Лиланд и Хани не собирались возвращаться до… какого числа? Надо уточнить, когда они возвращаются и какой день недели сейчас, сказала она себе, но не нашла чистого места в голове, чтобы оставить для себя записку. Она отделалась от этой мысли, поскольку чувствовала, что все будет хорошо, а может, еще лучше. Лучшие времена отстукивали четкий ровный ритм в чудесной гармонии с ее счастливым сердцем, и ей было хорошо.
Она улыбалась и пела, прогуливаясь по дорожке возле дома: «Что меня ждет, как знать? Что готовит мне новый день, я узнаю, когда он приде-е-ет!»
– Пошлите за шерпами![25] – кричала она Хойту несколько часов спустя по телефону из машины, направляясь на поиски очередного большого приключения. – Я на Эвересте, ветер играет в моих волосах!
Она пронеслась через Лорел-Каньон – окна открыты, музыка ревет, – легкомысленная и разгоряченная, страстно стремящаяся к чему-то.
– А я-то думал, куда ты пропала, – произнес Хойт на другом конце провода. – Я тебя повсюду искал. Что ты делаешь?

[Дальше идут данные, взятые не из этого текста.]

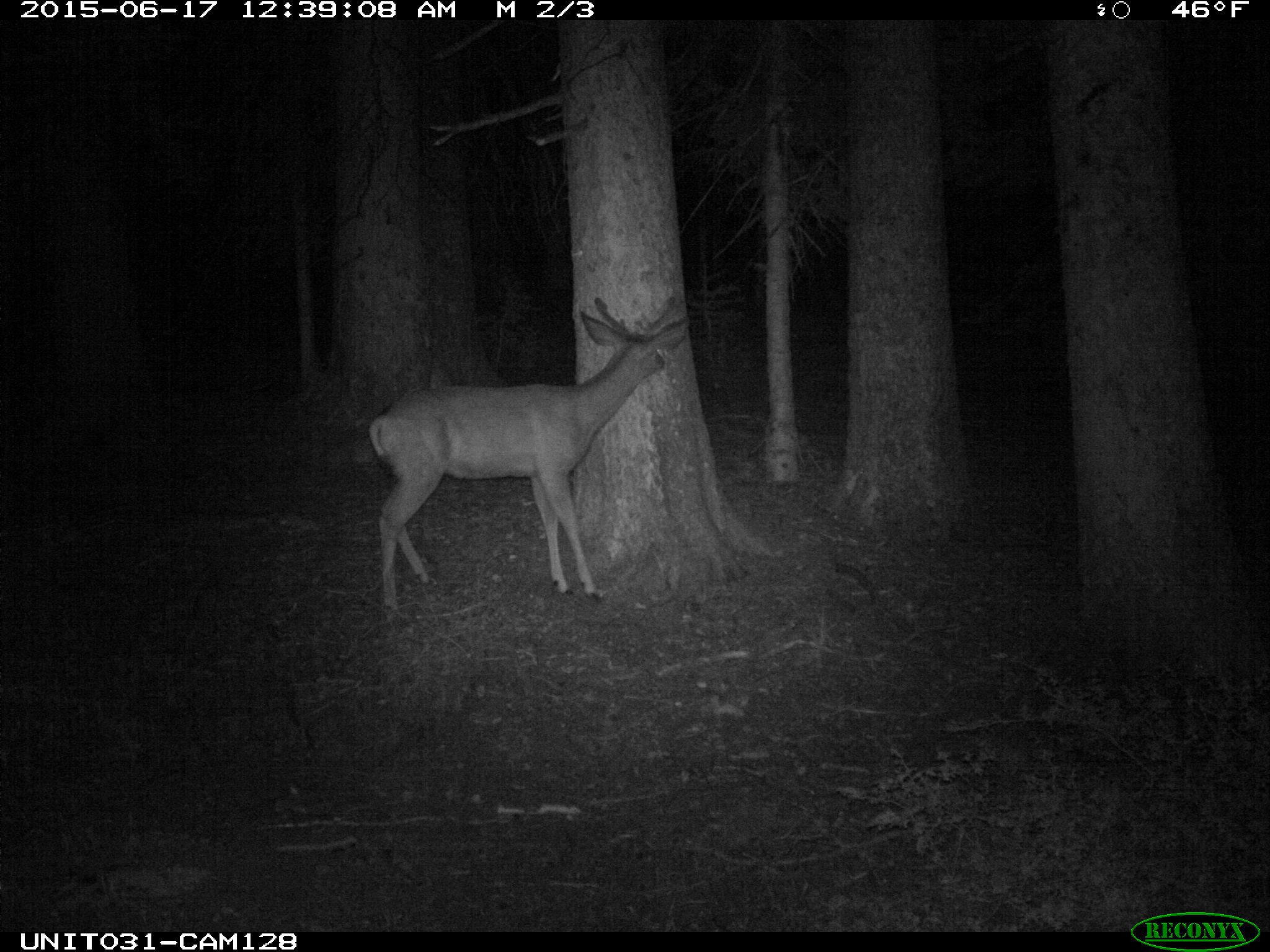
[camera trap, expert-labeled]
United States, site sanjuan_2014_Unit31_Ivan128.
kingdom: Animalia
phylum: Chordata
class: Mammalia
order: Artiodactyla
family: Cervidae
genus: Odocoileus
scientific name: Odocoileus hemionus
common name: mule deer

Сьюзан рассмеялась и повернула на бульвар Сансет. Деревья и дома проплывали мимо, другие автомобили могли помешать ее стремительно мчащейся машине, но ничто не могло помешать ей самой.
– Знаешь, говорят, если перестанешь пытаться завести отношения, то сразу же кого-нибудь найдешь. – Она не стала дожидаться ответа. – Это неправда – многие люди перестают искать, и знаешь, что тогда происходит? А ничего! Эй! Хочешь, я приеду и заберу тебя? В смысле, ты чем-то сейчас занят или нет? Твоя карточка на пляски Святого Витта заполнена?

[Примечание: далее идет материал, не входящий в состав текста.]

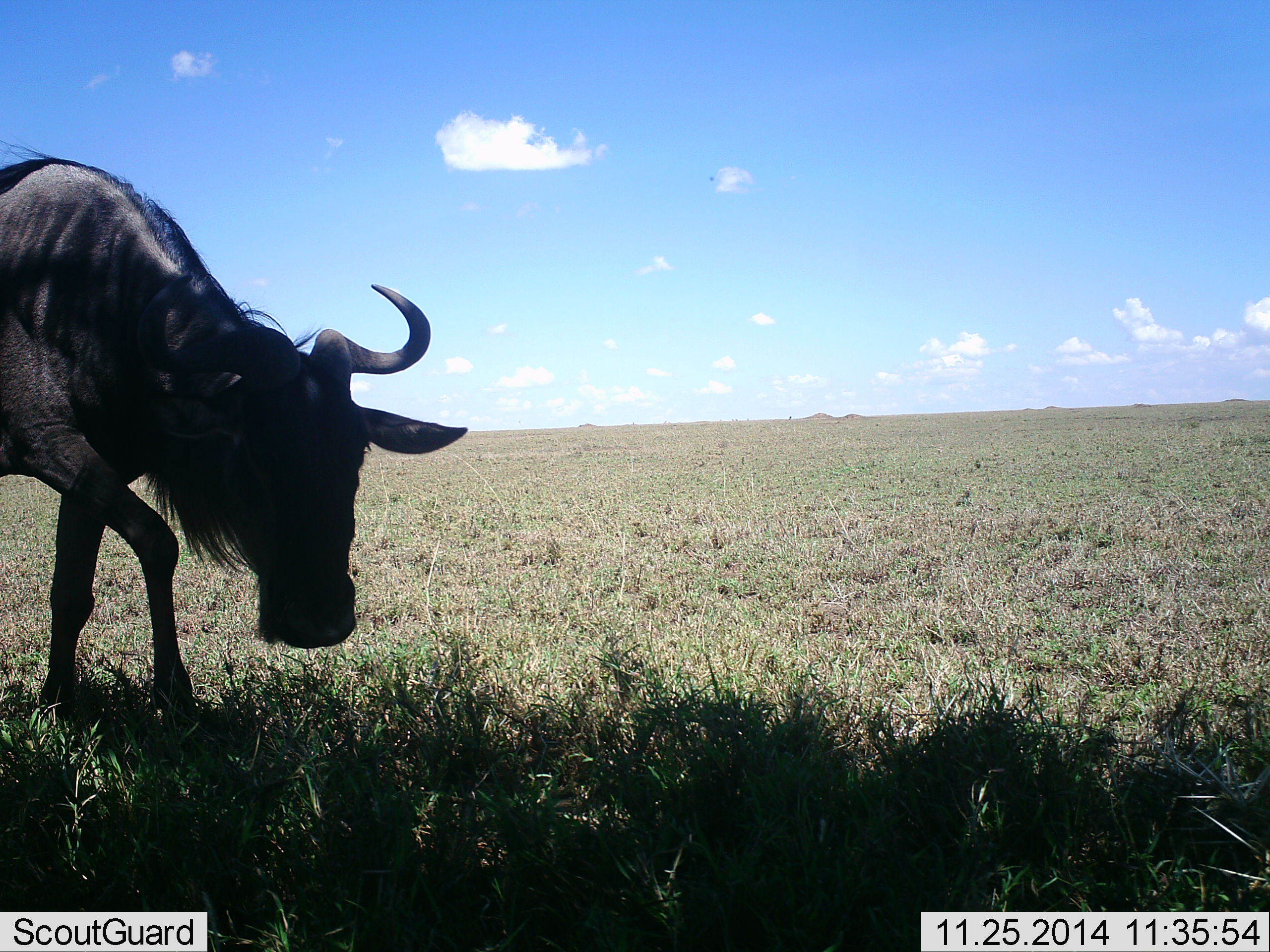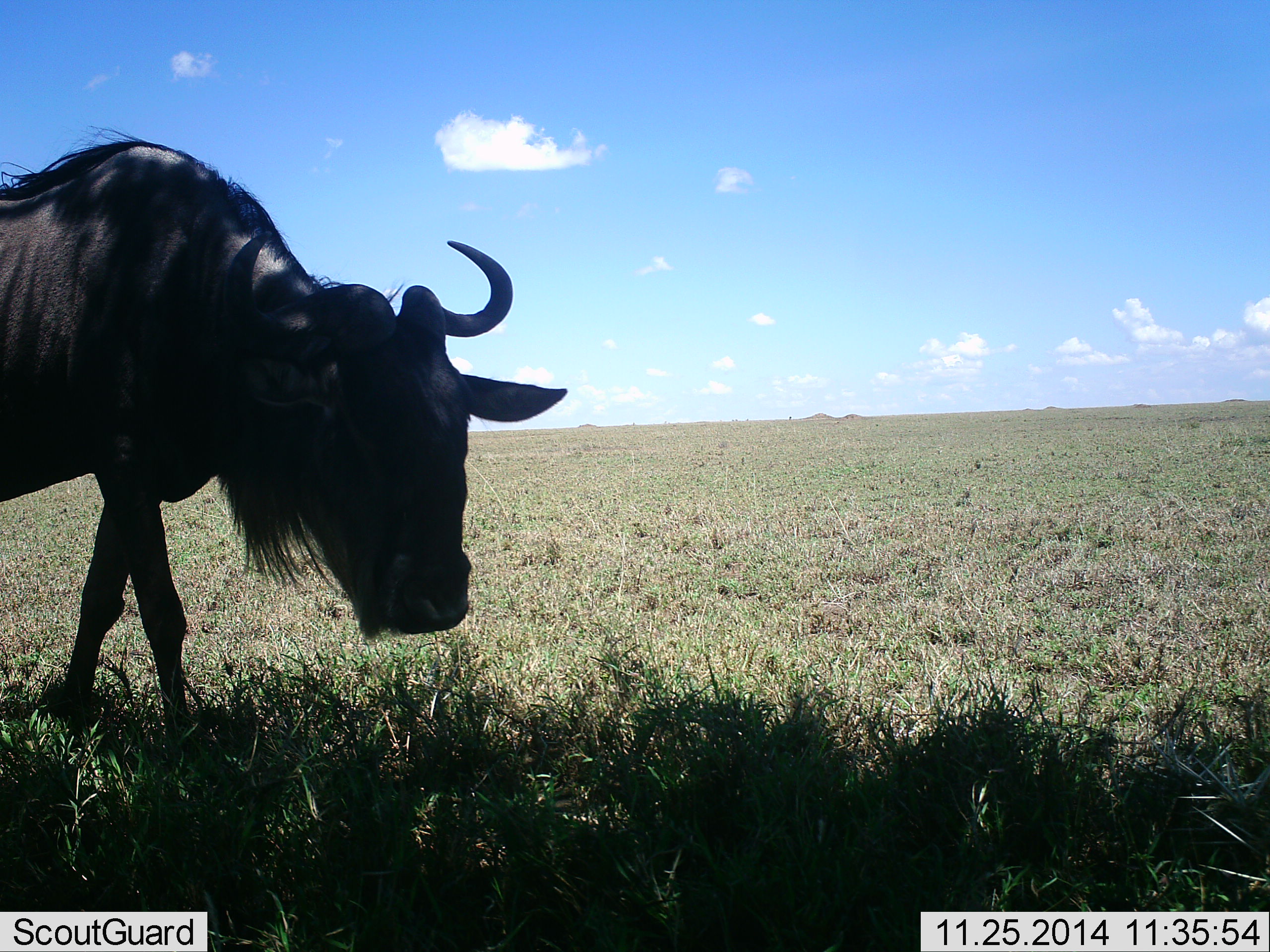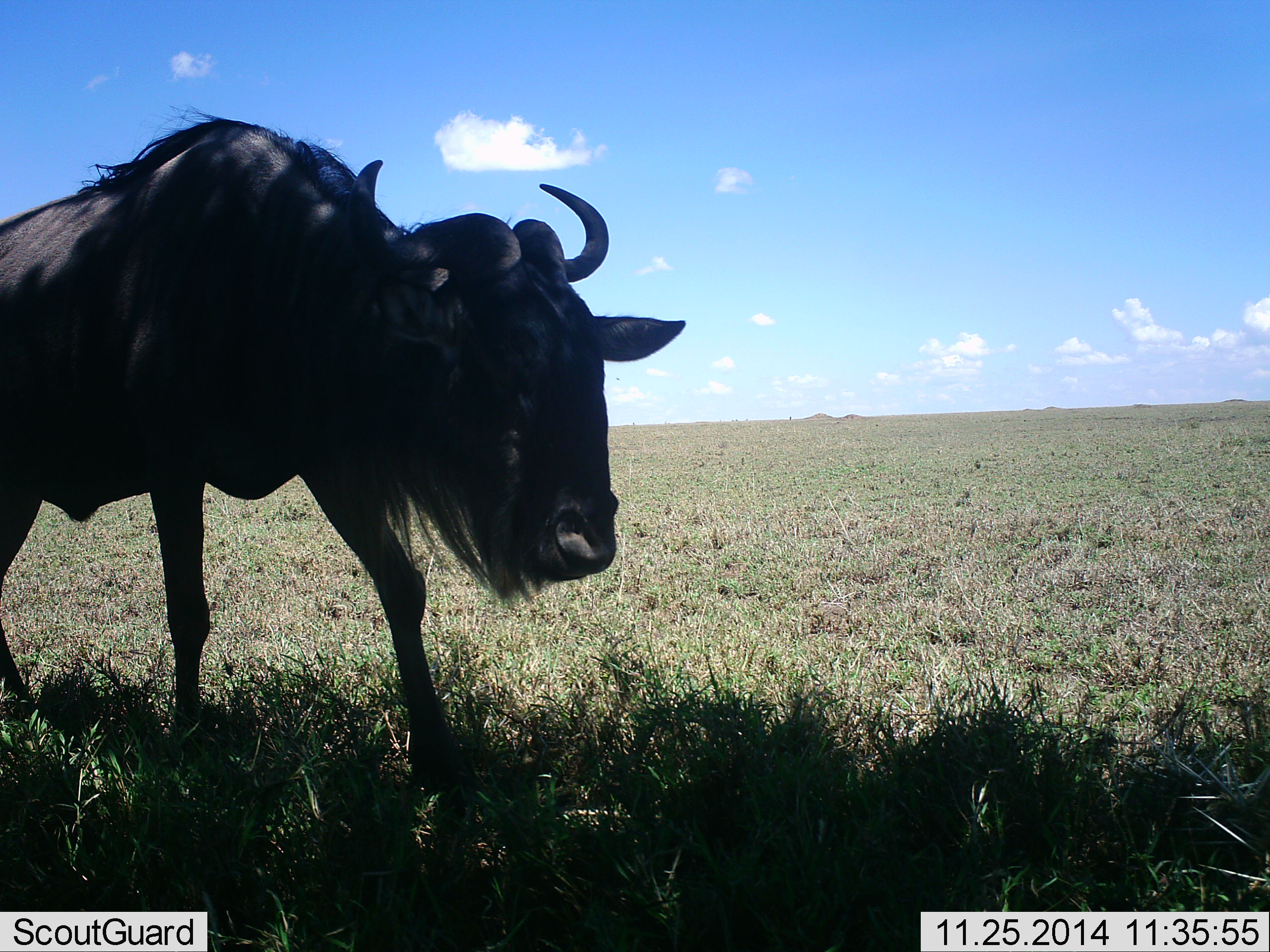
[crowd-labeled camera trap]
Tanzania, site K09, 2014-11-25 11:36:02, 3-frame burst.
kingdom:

– Не-а, – ответил Хойт, – я свободен, как…
– Помощи не жди, страх впереди! – И, нажав на акселератор, Сьюзан обогнала ехавшие впереди машины, стараясь двигаться в ритме гитарного соло, звучавшего у нее в голове.
Через десять минут Хойт уже сидел рядом с ней, изучая ее с пассажирского сиденья, в то время как она стучала по рулю, не замолкая ни на минуту.

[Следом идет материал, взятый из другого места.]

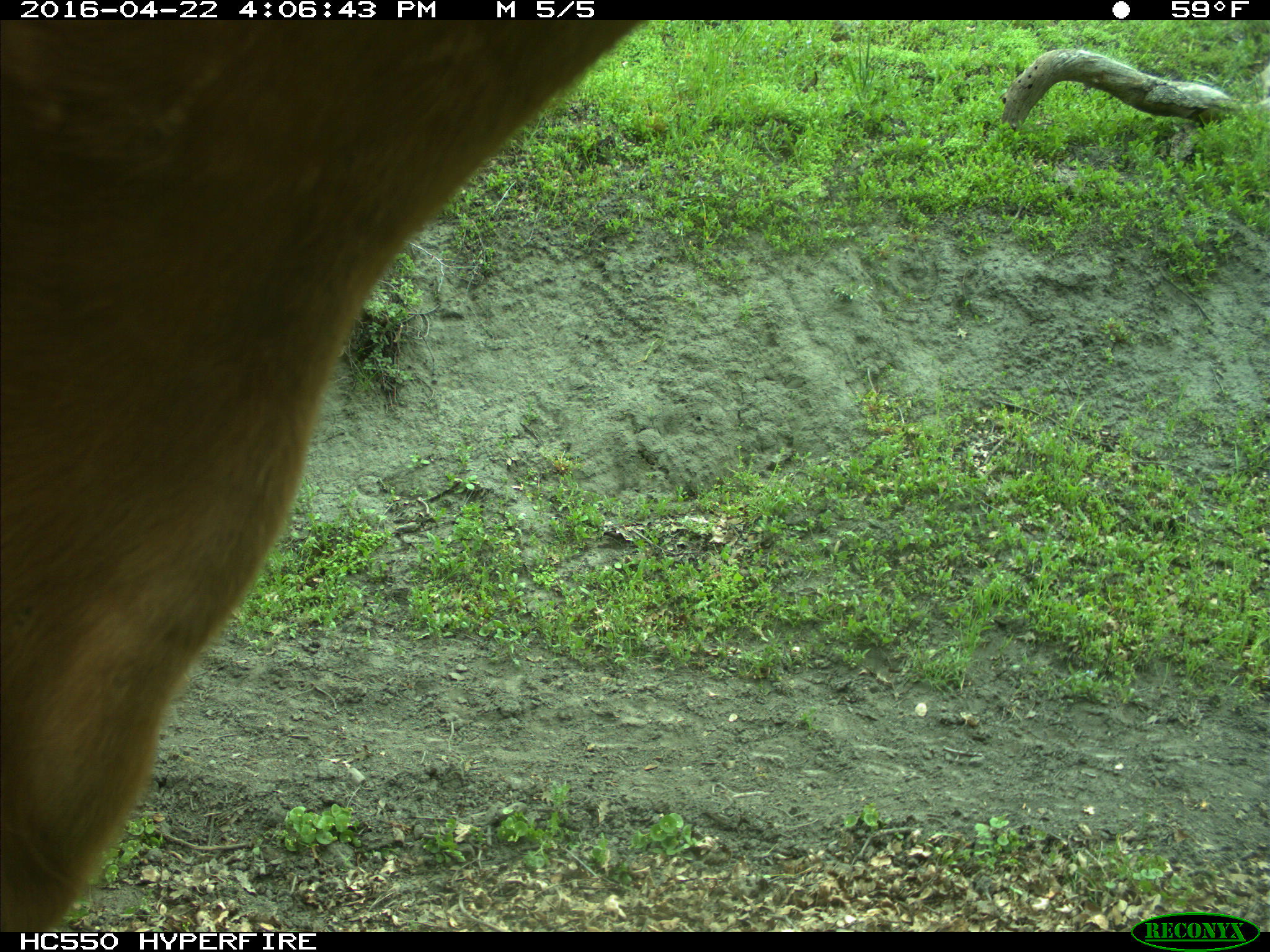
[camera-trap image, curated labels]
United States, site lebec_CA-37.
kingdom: Animalia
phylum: Chordata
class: Mammalia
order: Artiodactyla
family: Bovidae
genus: Bos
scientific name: Bos taurus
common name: domestic cow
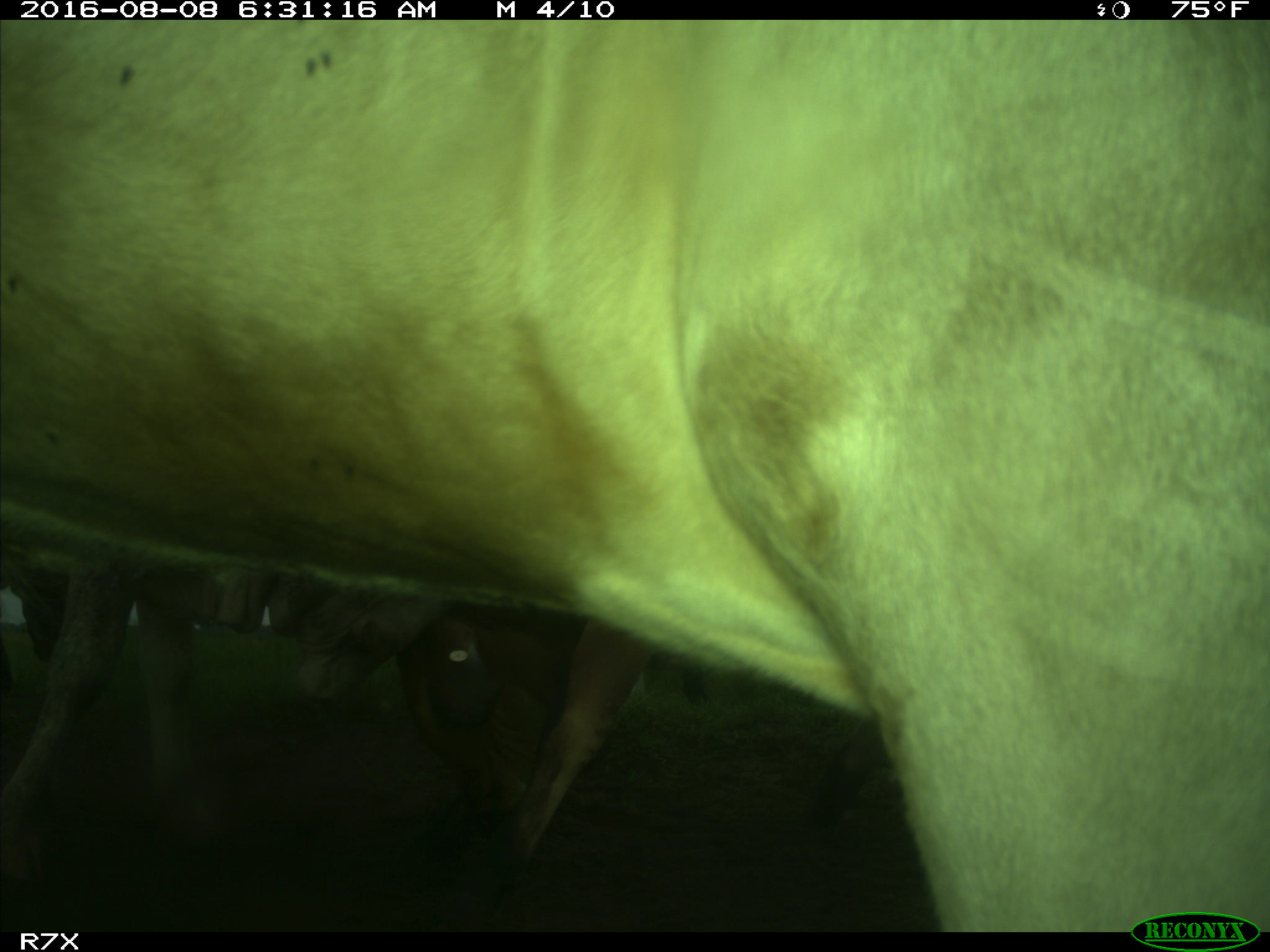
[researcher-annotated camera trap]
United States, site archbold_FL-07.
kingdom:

– Хочешь, расскажу, какая я крутая? – И снова, не дожидаясь ответа, продолжила: – Да, на свете много прекрасных женщин, и некоторые из них даже умны, но разве кому-нибудь из них могло прийти в голову лечить зубы исключительно ради того, чтобы получить морфин? Я так не думаю! – Сьюзан, ухмыльнувшись, похлопала по рулю.
Музыка струилась из радио, она закрыла глаза, вдыхая ее.
– Мы едем в какое-то определенное место? – в итоге спросил Хойт.
– Извини, но это государственная тайна. – Она помотала головой в такт четкому ритму песни, пронизывающему все ее поры.
– Угу. Я не хочу тебя обидеть, ничего такого, но не могла бы ты ехать чуть помедленнее, потому что, понимаешь, хоть я и в таком ужасном…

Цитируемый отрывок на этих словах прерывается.